Lessons from writing a deep learning book

After co-authoring a book on supervised machine learning, I was interested in going deeper into deep learning, which has been my area of work and interest for the past few years. Last year, as extraordinary as the year was, I started writing a deep learning book. As the book is out in January, 2021, this post is to share my journey and experience of writing it, as well a sneak peek of what is in the book.

Mastering PyTorch

You read it right, the book is titled - Mastering PyTorch. So, let me first address why the title isn’t Mastering Deep Learning. First, there already are quite a couple of golden deep learning books out there - the one writen by Ian Goodfellow et al. for instance. It did not appeal to me to reinvent the wheel. Second, there are much fewer hands-on resources, especially books, when it comes to deep learning. I personally find hands-on learning to be more effective for someone who wants to build a career in deep learning / machine learning. And therefore, I wrote this book with an applied / hands-on theme to it.

And for doing so, I had to use some deep learning library as a substrate to build up the knowledge base on. And therein comes the second question. Why isn’t it Mastering TensorFlow ? Although I am not significantly leaning towards one library compared to another, this decision was a result of 1 - the recent trends indicating rising popularity and coverage of PyTorch as well as,

PyTorch vs TensorFlow

PyTorch vs TensorFlow


2 - a product preference expressed by the publisher (Packt).

This book hence walks you through different facets of working on deep learning ranging from researching on vision, text and other complex models, to deploying models in production environments, to developing fancy artistic generative AI models, and more, by using PyTorch as the toolkit of development. With this book, you will both get a hands-on deep learning experience as well as learn PyTorch as a deep learning framework, in some depth.

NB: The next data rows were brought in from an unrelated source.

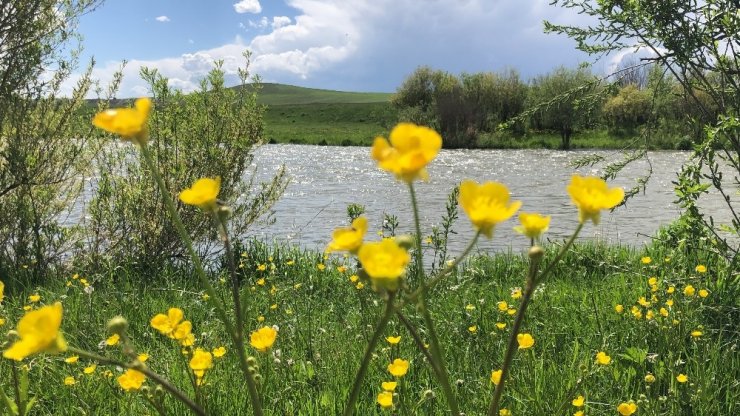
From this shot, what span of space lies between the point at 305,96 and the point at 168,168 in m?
110

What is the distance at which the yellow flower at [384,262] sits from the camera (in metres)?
0.55

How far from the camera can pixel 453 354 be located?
2.77m

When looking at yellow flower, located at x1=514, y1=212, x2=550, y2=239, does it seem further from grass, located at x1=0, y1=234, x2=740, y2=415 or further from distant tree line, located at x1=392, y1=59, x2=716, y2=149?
distant tree line, located at x1=392, y1=59, x2=716, y2=149

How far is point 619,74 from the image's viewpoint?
11.6ft

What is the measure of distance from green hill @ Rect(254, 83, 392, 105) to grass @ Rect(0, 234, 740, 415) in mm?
95499

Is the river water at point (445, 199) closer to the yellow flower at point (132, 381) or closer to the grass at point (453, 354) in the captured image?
the grass at point (453, 354)

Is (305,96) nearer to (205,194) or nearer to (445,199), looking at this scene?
(445,199)

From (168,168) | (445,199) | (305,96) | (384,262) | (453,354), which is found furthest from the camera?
(305,96)

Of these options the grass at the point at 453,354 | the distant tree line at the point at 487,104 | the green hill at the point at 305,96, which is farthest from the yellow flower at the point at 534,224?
the green hill at the point at 305,96

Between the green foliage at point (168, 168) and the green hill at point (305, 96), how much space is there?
93473 mm

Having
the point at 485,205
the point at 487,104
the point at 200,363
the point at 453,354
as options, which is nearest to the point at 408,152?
the point at 485,205

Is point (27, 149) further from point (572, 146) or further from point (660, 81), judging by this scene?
point (572, 146)

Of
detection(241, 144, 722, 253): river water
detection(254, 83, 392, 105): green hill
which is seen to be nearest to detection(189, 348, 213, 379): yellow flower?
detection(241, 144, 722, 253): river water

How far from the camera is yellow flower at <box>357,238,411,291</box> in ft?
1.79
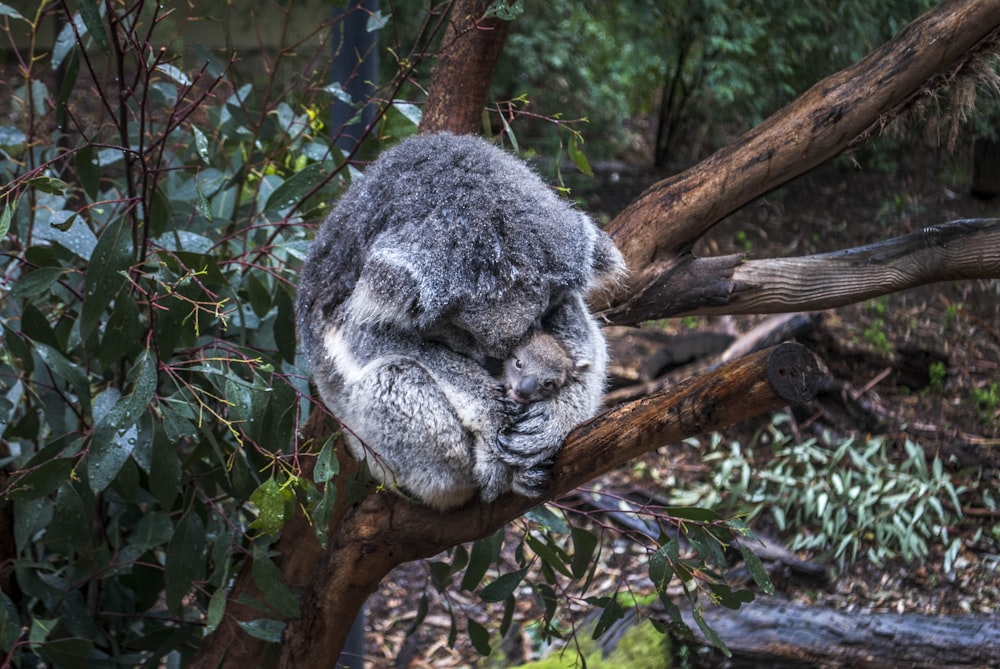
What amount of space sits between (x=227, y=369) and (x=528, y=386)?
2.33 ft

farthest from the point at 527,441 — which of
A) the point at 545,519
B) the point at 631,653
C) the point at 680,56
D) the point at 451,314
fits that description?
the point at 680,56

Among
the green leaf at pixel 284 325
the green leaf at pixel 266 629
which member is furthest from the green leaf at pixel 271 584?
the green leaf at pixel 284 325

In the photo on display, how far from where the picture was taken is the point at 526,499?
1920mm

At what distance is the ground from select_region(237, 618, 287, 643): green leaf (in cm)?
70

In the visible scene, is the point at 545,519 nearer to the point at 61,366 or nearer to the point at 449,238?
the point at 449,238

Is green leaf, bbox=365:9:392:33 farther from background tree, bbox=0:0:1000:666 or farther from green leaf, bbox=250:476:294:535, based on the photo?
green leaf, bbox=250:476:294:535

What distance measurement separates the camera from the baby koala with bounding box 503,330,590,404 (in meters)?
1.84

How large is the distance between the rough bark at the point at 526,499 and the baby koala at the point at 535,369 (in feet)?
0.36

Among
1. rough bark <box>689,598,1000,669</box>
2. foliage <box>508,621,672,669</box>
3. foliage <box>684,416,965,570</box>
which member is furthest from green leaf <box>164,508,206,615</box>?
foliage <box>684,416,965,570</box>

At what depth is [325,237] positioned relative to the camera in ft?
6.89

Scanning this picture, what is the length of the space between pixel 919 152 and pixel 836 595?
9.19 ft

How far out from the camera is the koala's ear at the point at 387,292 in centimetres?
180

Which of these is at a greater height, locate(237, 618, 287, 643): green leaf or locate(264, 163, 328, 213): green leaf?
locate(264, 163, 328, 213): green leaf

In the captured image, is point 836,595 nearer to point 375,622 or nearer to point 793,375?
point 375,622
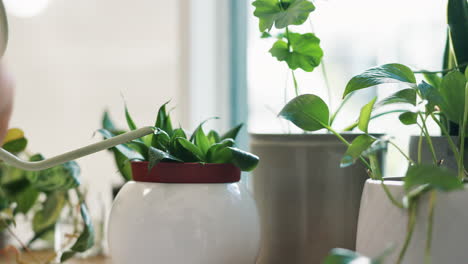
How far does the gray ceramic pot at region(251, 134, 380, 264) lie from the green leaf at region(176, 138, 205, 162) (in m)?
0.09

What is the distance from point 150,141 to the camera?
599mm

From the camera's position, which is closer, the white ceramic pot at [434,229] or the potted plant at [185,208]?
the white ceramic pot at [434,229]

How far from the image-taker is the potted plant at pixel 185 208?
0.52m

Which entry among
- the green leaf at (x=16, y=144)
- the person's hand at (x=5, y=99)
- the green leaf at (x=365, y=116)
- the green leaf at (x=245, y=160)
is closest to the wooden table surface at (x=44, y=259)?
the green leaf at (x=16, y=144)

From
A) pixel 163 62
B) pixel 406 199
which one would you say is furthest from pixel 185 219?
pixel 163 62

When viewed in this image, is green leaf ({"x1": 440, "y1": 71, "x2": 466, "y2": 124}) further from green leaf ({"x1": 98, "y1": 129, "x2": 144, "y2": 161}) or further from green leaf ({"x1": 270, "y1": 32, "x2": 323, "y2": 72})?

Why another PyTorch book ?

There are already a few good resources for learning PyTorch such as the Deep Learning with PyTorch book or the PyTorch website itself. However, there isn’t a single resource that provides a decent coverage of various deep learning topics that can be explored using PyTorch. More often than not, we end up spending endless hours scanning the PyTorch forum to get PyTorch to work on our area of deep learning, if the traditional resources do not cover it properly. Furthermore, there are tons of blog posts written on PyTorch topics that are not clearly explained in the original resource, and it can be hard to find the good ones as they are all scattered across different mediums. For instance, the documentation around distributed training with PyTorch is not easy to follow and hence there are blog posts like this - https://leimao.github.io/blog/PyTorch-Distributed-Training/ to help us understand.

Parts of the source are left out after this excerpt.